“The book of collateral damage” by Sinan Antoon

This article is also available in: Italiano

“The book of collateral damage” is a truly unique book of its kind and able to make us experience the same sensations experienced 20 years ago by the Iraqi people at home and beyond; a sort of “Iraqi memory”

The book of collateral damage

Namir, a young Iraqi scholar who received his doctorate from Harvard, is hired by filmmakers to document the devastation of the 2003 invasion of Iraq. During an excursion to Baghdad, Namir ventures to al-Mutanabbi Street, famous for his bookstores, where he meets Wadud, an eccentric book dealer who is trying to catalog everything destroyed by the war: from objects, buildings, books and manuscripts, flora and fauna to human beings. Namir remains obsessed with Wadud’s archive and, looking back on his life in New York, discovers how deeply it is intertwined with the fragments of his land’s past and present. Almost an “exercise in landscape”, stylistically ambitious, between the wreckage of war and the power of memory.

A one of a kind book

“The book of collateral damage” is a truly unique book of its kind, capable of capturing the reader’s attention with a brilliant incipit which then, over the course of the pages, seems to transform itself, acquiring the features of a personal reflection on Iraq and the sufferings endured by those who are generated from this territory, not only human beings, but also animals, things and even concepts. In fact, if initially it seems a particular but quite “classic” story, with the progress of the novel the pain, dreams and nightmares that populate the minds not only of the two protagonists, but of all this immense territory begin to make their way.
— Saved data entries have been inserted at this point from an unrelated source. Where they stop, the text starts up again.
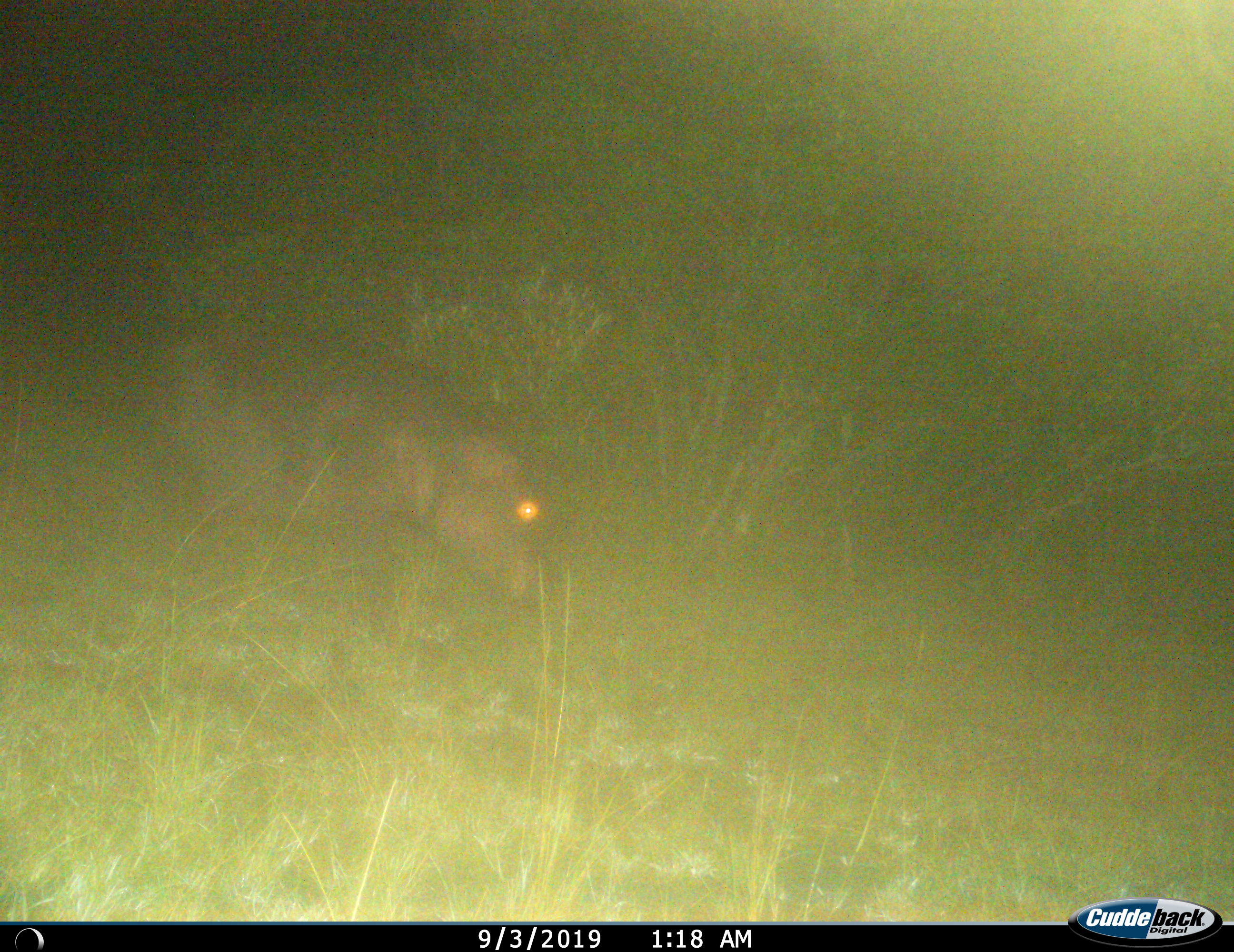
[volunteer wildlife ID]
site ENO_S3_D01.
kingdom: Animalia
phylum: Chordata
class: Mammalia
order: Artiodactyla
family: Hippopotamidae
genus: Hippopotamus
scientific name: Hippopotamus amphibius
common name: hippopotamus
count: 1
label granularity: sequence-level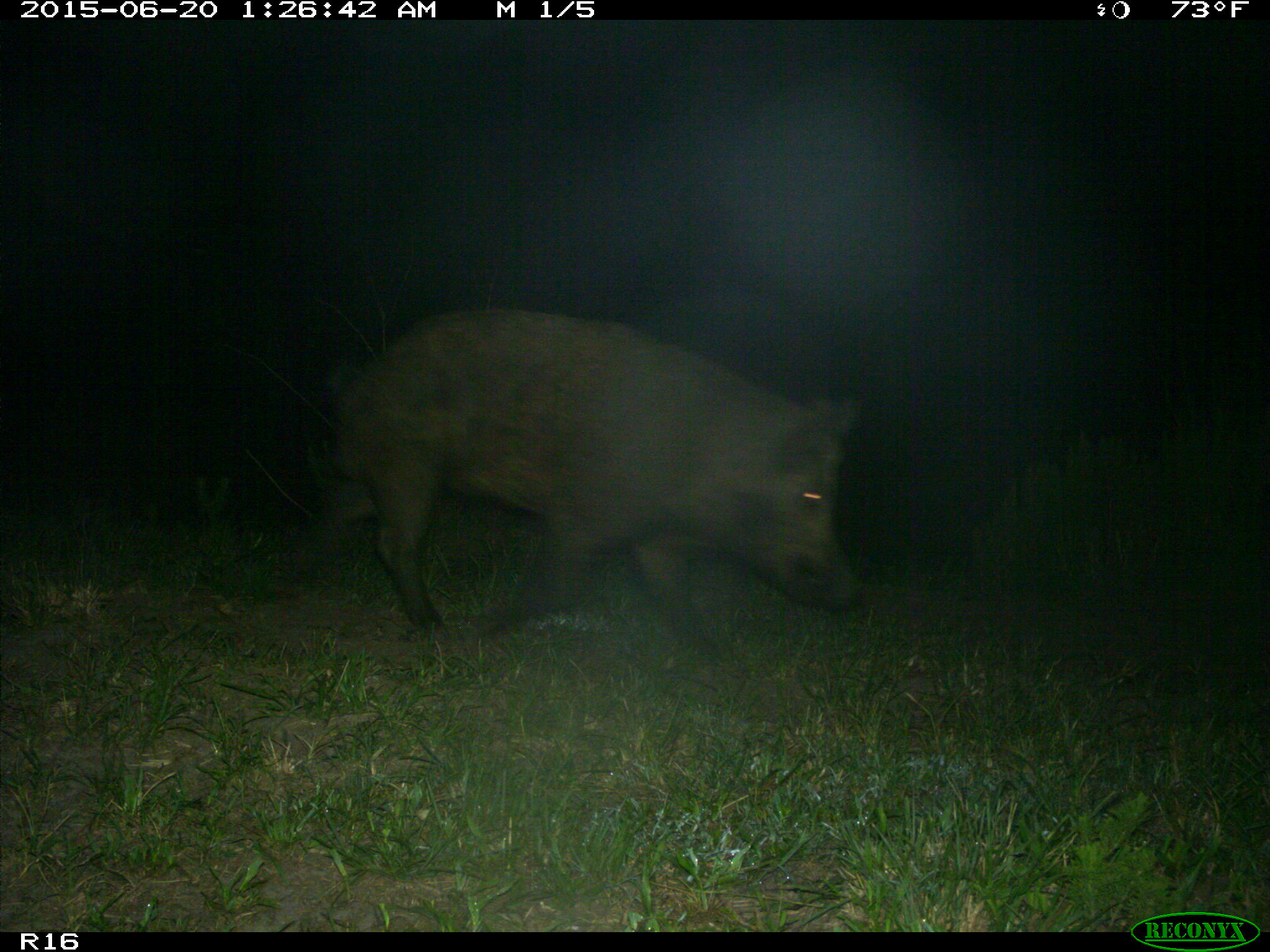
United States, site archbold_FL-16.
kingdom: Animalia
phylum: Chordata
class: Mammalia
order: Artiodactyla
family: Suidae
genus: Sus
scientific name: Sus scrofa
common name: wild boar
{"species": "Sus scrofa (wild boar)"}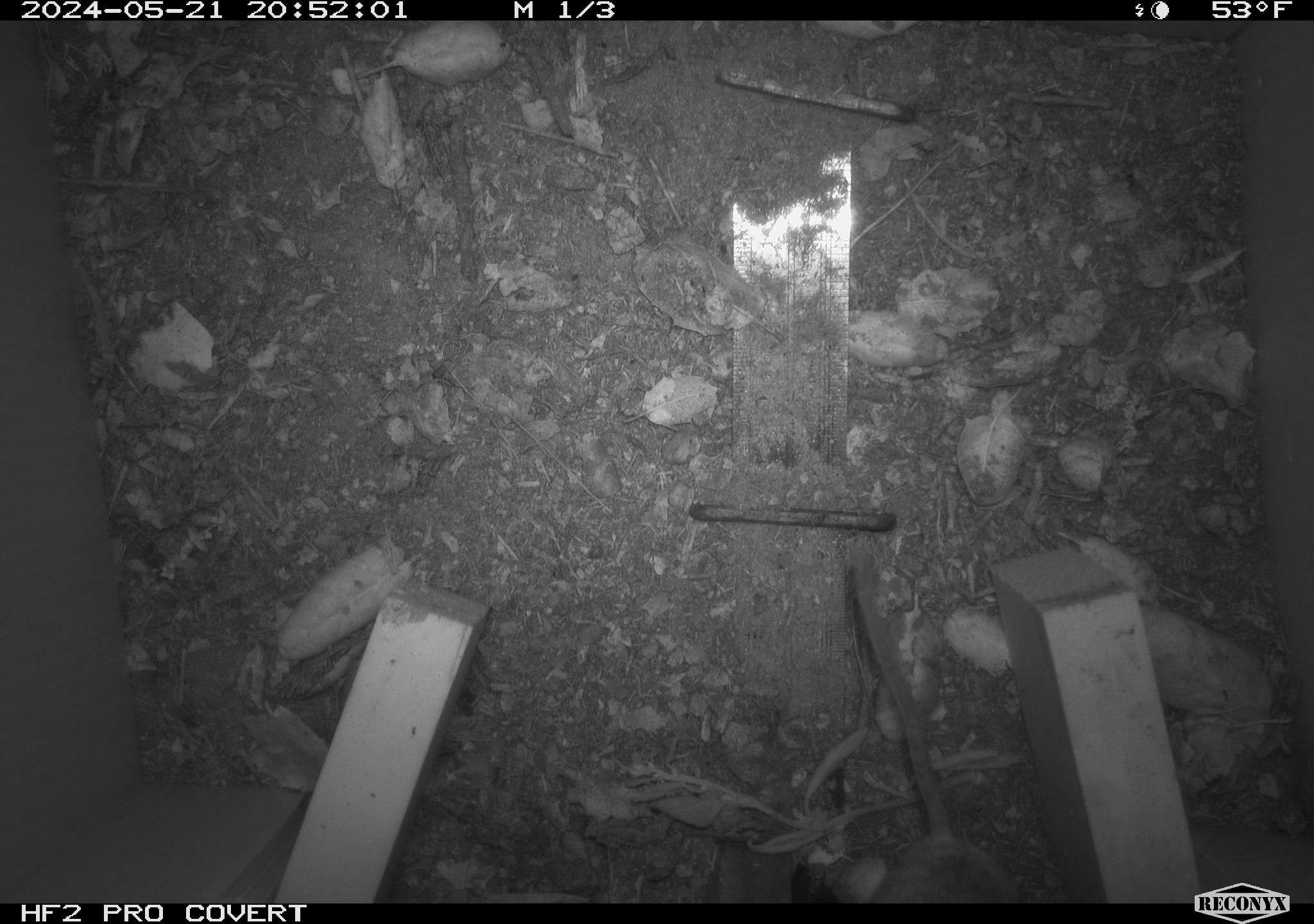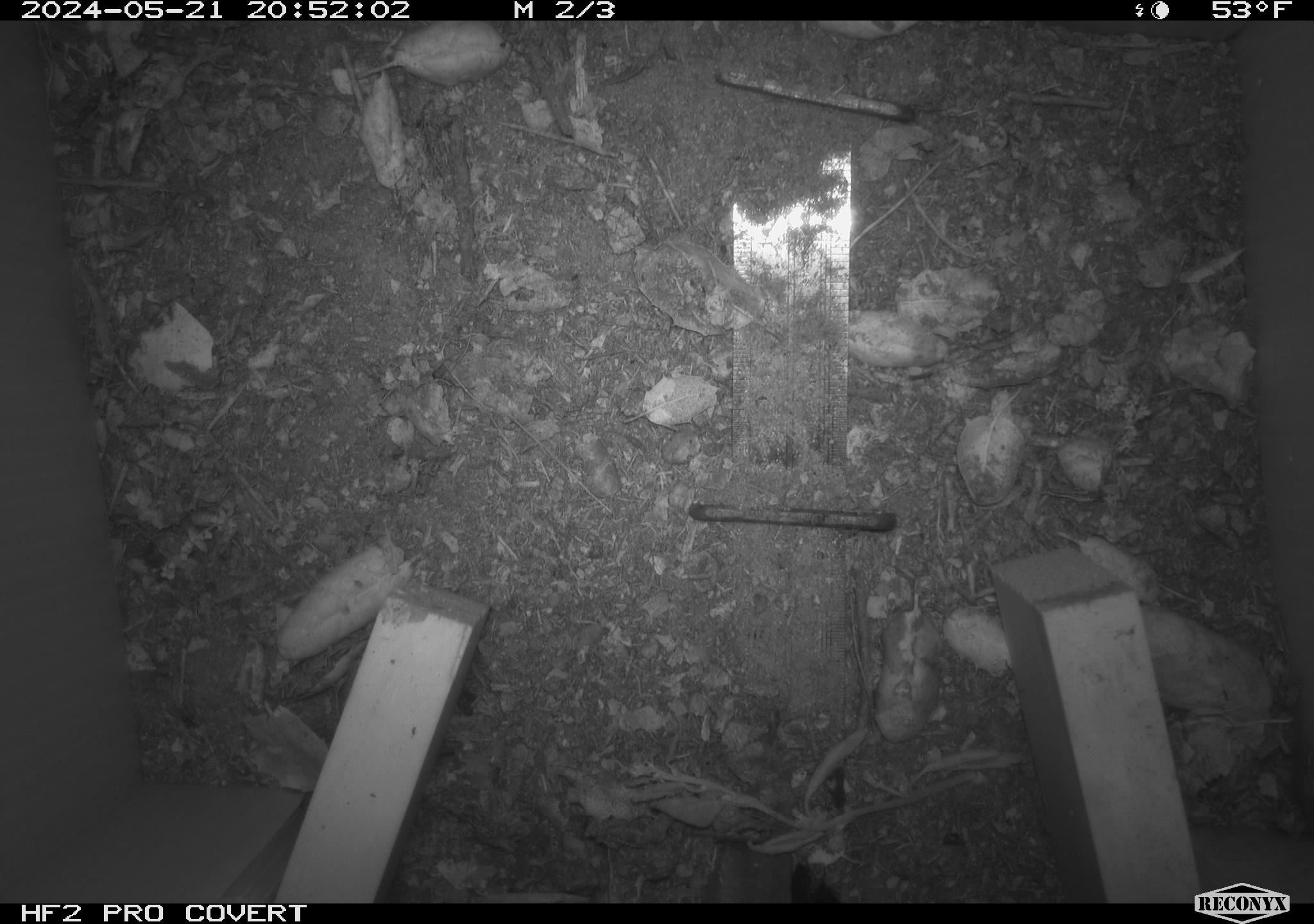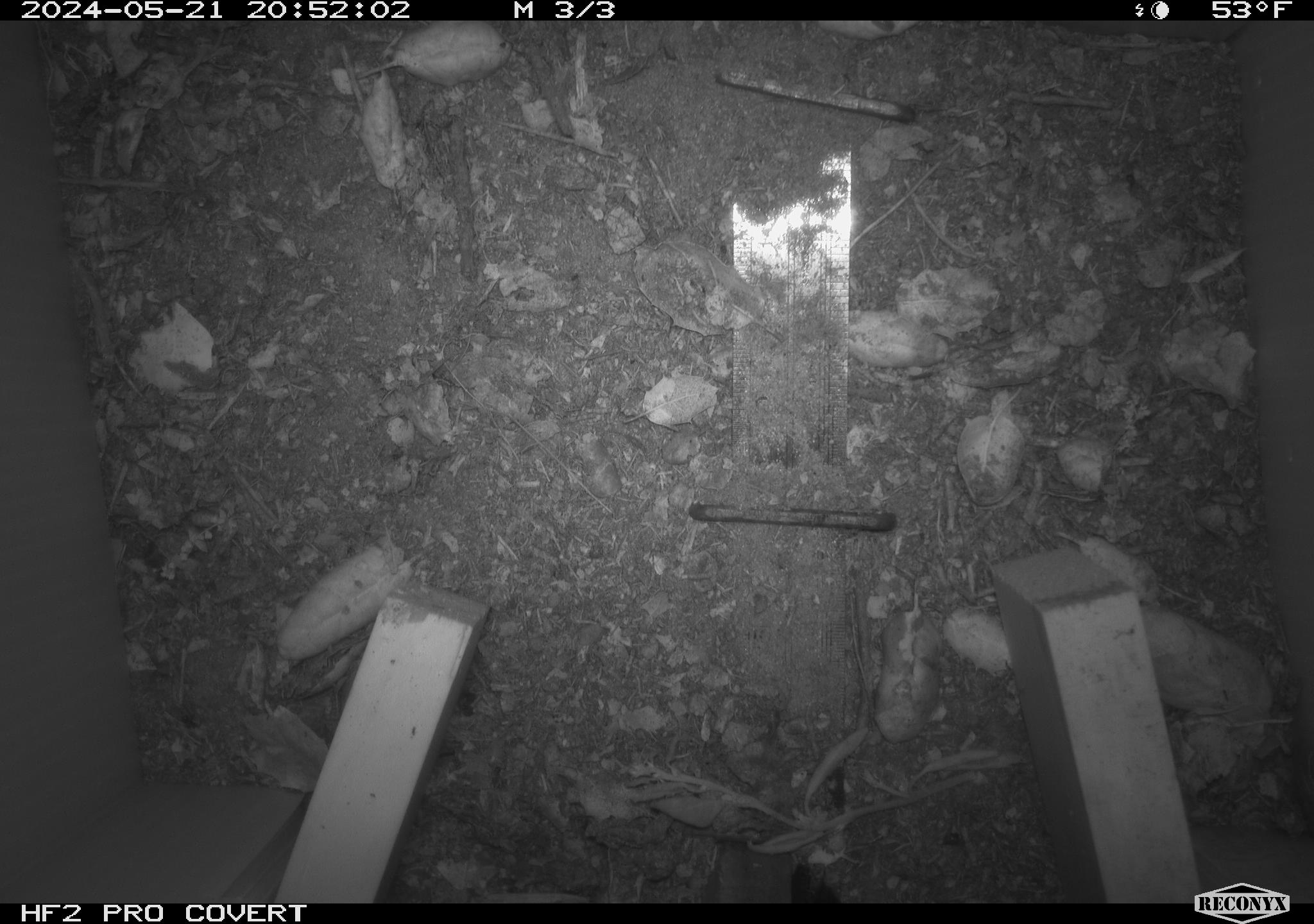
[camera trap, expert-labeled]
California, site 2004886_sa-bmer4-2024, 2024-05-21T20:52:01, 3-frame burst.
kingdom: Animalia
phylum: Chordata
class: Mammalia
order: Rodentia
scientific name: Rodentia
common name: mouse species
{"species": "mouse species (Rodentia)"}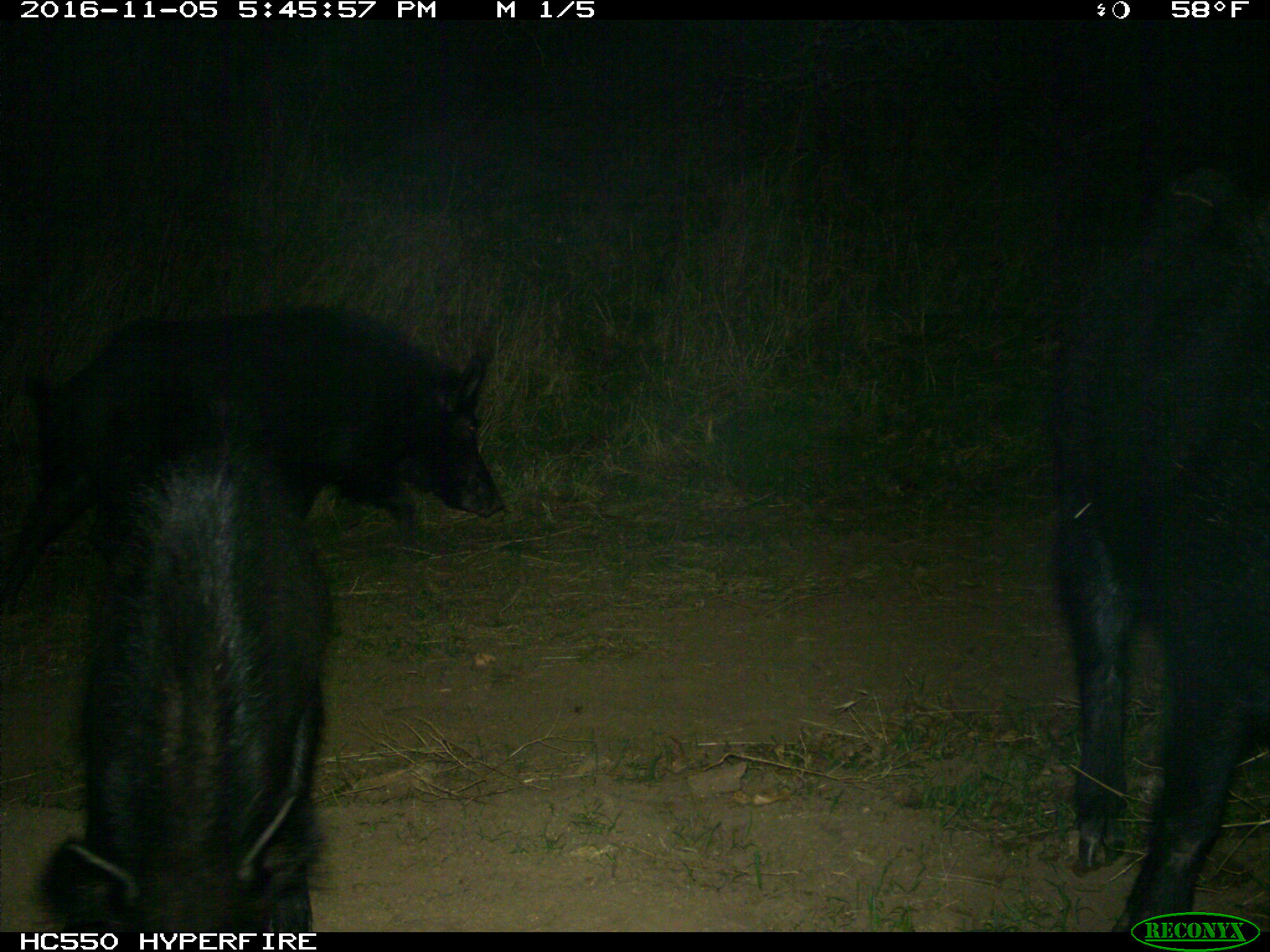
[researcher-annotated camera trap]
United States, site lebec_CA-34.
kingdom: Animalia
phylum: Chordata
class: Mammalia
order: Artiodactyla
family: Suidae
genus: Sus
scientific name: Sus scrofa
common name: wild boar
Sus scrofa (wild boar).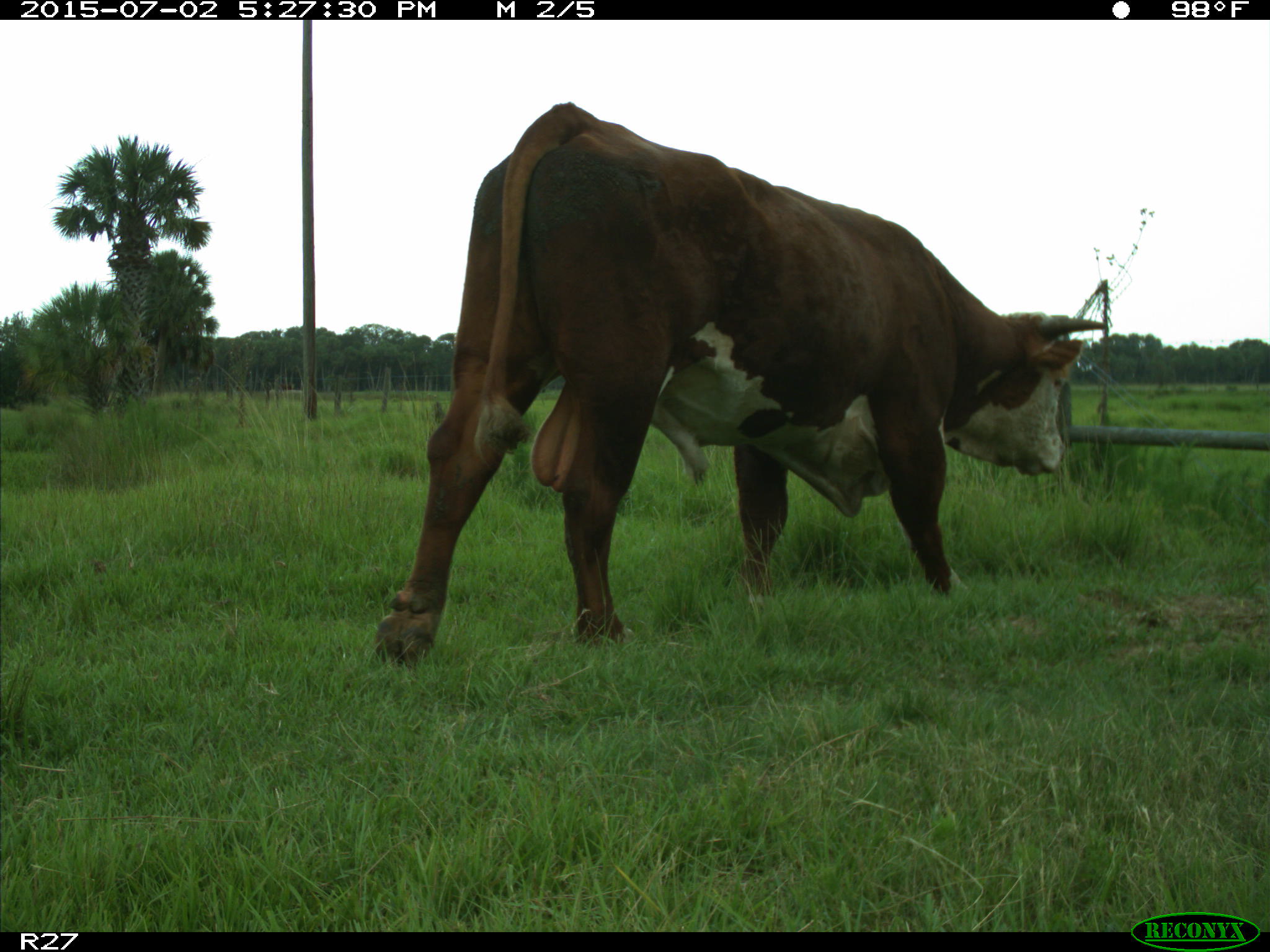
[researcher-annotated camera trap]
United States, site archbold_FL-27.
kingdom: Animalia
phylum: Chordata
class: Mammalia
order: Artiodactyla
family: Bovidae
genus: Bos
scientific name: Bos taurus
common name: domestic cow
The Book of Collateral Damage

Alongside Namir’s memories we will in fact be able to find Wadud’s ravings and many nameless and faceless phrases that seem to recall mystical echoes that seem to come from the Iraqi land itself and from its lifeblood which, although wounded, continues to breathe, albeit very with difficulty. Precisely because of these multiple dimensions of both style and thought, it is really complicated to define “The archive of collateral damage”, which is a book different from all the others and can be placed side by side, so as to become a sort of real memory Iraqi, not very dissimilar from what Wadud himself collects in the novel.

Memory for and of Iraq

Personally I have to admit that I’m quite ignorant about recent Iraqi history, but this book just goes to shake the thoughts and memories of its readers, trying to make us experience what millions of people feel and have felt in the darkest moments of this country. Namir’s memoirs counterbalance the thoughts of Baghad, providing us with both the vision of those who experienced all these events firsthand and those of those who, as in the case of the narrator, heard them told by those who, with their army, brought death and destruction to these lands.

The Book of Collateral Damage

A truly well-written text which, by specific decision of the author himself, chooses to be at times chaotic, almost incomprehensible, just like the memories of those times are in the minds of many Iraqis, a subtle stifled scream that makes its way into the mind of the reader. A unique book, a sort of literary experiment that I’m sure will be appreciated by anyone who wants to experience the same sensations experienced by the Iraqi people, even more than stories.